According to Sabrina Romanoff, a clinical psychologist interviewed by CNBC, the traditional notion of achieving the American Dream was often tied to reaching a six-figure salary. This income level symbolized a significant milestone, marking the transition to having disposable income for saving and indulging in non-essential purchases, rather than merely meeting basic needs.

According to a 2023 CNBC Your Money survey conducted by SurveyMonkey, over half of Americans (52%) indicate that they would require a minimum annual income of $100,000 to achieve financial comfort. Within this group, 26% specify that they would need a salary ranging between $100,000 to $149,000 per year.

"Unfortunately, what has happened is that wages haven’t kept up with the cost of living, by and large, for the last 50 years or so," explained Elise Gould, senior economist at the Economic Policy Institute.

She emphasized that this trend makes it increasingly challenging for many families to achieve the middle-class lifestyle associated with the American Dream.

Gould's comments highlight a broader issue of income stagnation relative to the rising costs of living, which impedes individuals and families from attaining financial security and realizing their aspirations.

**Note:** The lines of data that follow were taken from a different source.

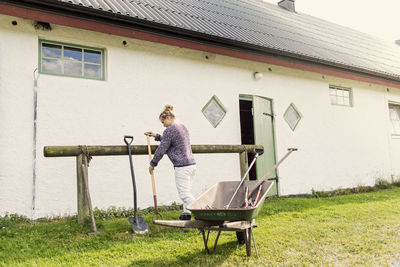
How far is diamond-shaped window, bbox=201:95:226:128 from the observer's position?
758 cm

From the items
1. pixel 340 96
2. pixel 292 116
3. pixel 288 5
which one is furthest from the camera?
pixel 288 5

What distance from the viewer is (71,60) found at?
618 cm

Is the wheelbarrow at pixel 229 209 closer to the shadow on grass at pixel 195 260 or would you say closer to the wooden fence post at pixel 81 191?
the shadow on grass at pixel 195 260

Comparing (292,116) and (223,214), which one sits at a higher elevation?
(292,116)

For those seeking financial stability, the popular 50-30-20 budget guideline is often employed. This strategy allocates 50% of income to essential expenses, 30% to discretionary spending, and the remaining 20% to savings.

In a recent report by GOBankingRates, the 50-30-20 budget framework was employed to assess the financial requirements for a family comprising two adults and two children to afford essential expenses such as homeownership, a car, and pet ownership in each state. The analysis involved estimating the annual essential expenses for such a family and then doubling that figure to gauge the necessary income threshold.

According to the findings, GoBankingRates discovered that in all 50 states, an annual income exceeding $100,000 is required to meet these essential expenses. Furthermore, the report revealed that in 38 states, the financial threshold exceeds $140,000 annually. This underscores the considerable financial demands faced by families across the United States in pursuit of a comfortable standard of living.

Economists have proposed that the expansion of debt has served as a substitute for income growth in recent years. Highlighting this trend, student loan debt surged to a record high of $1.77 trillion in the first quarter of 2023, while Americans collectively owed $1.13 trillion on their credit cards as of the fourth quarter of the same year. This accumulation of debt can have far-reaching consequences, particularly as entire generations commence adulthood burdened by significant financial liabilities.

Sabrina Romanoff echoed these concerns, noting that even individuals earning well above six figures find themselves struggling to cover expenses from one paycheck to the next. What was once perceived as a marker of financial freedom now perpetuates stress and anxiety about meeting financial obligations. This shift underscores the evolving economic landscape, where mounting debt has reshaped perceptions of financial security and stability for many individuals and families.